Animals and Fun in one Farm Park

The emus and ostriches are used to being hand fed through the fence. Photos: Catherine Fry.

When Oruanui residents Bev Roberts and her husband Paul Dingle were given the opportunity to buy a local miniature farm park, they took it. Familiar with the Taupo area, and living locally themselves, it seemed a good skill set match for them.

“I’d run a tourism adventure business previously, so I knew the ropes, and I’d helped out at the animal park before,” says Bev.

Lilliput Farm had been set up in 2001 by a couple who had built it up into a real rustic and old-fashioned day out. By 2019 it was time to retire, and pass the park onto someone else to continue its legacy.

“I’ve always loved animals, and we have a 15-acre block down the road with cattle, sheep and horses.”

Bev’s primary concern for the animals she now looks after is their health and welfare, and the appropriate land management of the 10-acre park.

“I enjoy learning, so I did a lot of research about the animals that are now in my care, so I could be sure I was meeting their needs.”

Bev rotates animals through the paddocks to avoid worm issues and sour pasture, and also rests each paddock in turn.

The larger animals include donkeys, ponies, deer, llamas, alpacas, sheep, goats, pigs and a mule. Each breed has its own vaccination, drenching, shearing, foot care and feed requirements, and Bev has learned how to handle each animal.

Park owner Bev Roberts' granddaughter Augustine feeding the piglets. Photo: Bev Roberts

“The llamas and alpacas are harder to manage, so when they are contained for shearing, they get the full spa day works with teeth filing, toe trimming, vaccinations and vitamin injections!”

Ostriches and emus can be unpredictable if you enter their paddock, so Bev regularly spends time with them. Other birds include chickens, geese, peacocks and ducks, which roam the park freely.

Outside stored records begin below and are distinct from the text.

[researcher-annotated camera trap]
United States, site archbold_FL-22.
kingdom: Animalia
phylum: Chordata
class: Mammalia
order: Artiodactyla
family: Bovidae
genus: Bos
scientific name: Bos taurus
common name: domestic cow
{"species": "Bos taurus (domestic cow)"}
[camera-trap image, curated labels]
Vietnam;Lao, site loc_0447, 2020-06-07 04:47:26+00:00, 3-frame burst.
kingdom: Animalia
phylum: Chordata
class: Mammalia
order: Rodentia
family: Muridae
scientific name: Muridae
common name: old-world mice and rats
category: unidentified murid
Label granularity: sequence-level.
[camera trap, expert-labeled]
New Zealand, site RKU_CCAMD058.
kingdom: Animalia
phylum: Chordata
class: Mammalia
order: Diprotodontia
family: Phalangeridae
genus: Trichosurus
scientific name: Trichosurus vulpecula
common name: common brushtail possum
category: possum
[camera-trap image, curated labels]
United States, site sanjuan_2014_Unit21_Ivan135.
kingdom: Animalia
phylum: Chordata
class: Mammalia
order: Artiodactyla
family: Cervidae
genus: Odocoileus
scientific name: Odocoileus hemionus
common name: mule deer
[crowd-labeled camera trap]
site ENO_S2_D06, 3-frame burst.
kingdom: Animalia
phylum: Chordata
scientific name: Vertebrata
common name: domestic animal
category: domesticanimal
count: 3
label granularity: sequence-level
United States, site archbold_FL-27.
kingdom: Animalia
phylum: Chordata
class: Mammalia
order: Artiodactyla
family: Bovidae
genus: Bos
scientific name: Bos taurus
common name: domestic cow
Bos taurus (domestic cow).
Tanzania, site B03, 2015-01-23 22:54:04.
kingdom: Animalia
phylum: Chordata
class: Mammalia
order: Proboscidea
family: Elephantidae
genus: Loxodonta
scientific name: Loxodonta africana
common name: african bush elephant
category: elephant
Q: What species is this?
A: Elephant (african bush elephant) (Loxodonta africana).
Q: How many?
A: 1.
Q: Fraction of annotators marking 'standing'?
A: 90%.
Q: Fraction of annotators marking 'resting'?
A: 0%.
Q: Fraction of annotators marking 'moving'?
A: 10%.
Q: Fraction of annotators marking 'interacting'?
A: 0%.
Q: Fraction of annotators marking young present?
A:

Squeak, the 37-year old, sulphur-crested cockatoo has a liking for male visitors and is always a hit with the kids.

The rabbits and guinea pigs can all be cuddled by visitors. Bev has several lizards and is working on expanding their habitats so they can get outside during the day and bask in the sun while safely contained.

Feeding includes specialised diets depending on each breed’s needs, but a large part of the feeding if carried out by park visitors.

“The majority of the warm-blooded animals can eat a multi-feed pellet containing grain and vitamins. Visitors being able to hand feed all the animals through the fences and have an up close experience with each one is what the park is all about.”

Bev has noticed that the cellphones are put away, and families really interact with each other and relax in the atmosphere of the park. She talks to her visitors about the animals and enjoys educating the kids with animal facts.

Covid-19 and the lockdowns have hindered Bev’s plans for upgrades and alterations she wanted to make to the park.

“During the first lockdown we fostered out the smaller animals to people we knew, and many of the larger animals we took and put them in our home paddocks.”

Concern for the animals’ mental health was genuine as they are used to company and interaction from visitors. Bev went to the park daily to feed and check on the animals that remained there.

Day to day care is carried out by Bev, with assistance from shift worker Paul and some teenage animal lovers. Cleaning enclosures, paddocks and hutches is a constant and important part of the animals’ welfare.

The park is full of mature trees, and has a gently undulating contour and older style playground equipment. It’s exactly the experience Bev wants to offer - a respite from the busy lives we lead and a connection with the animal world.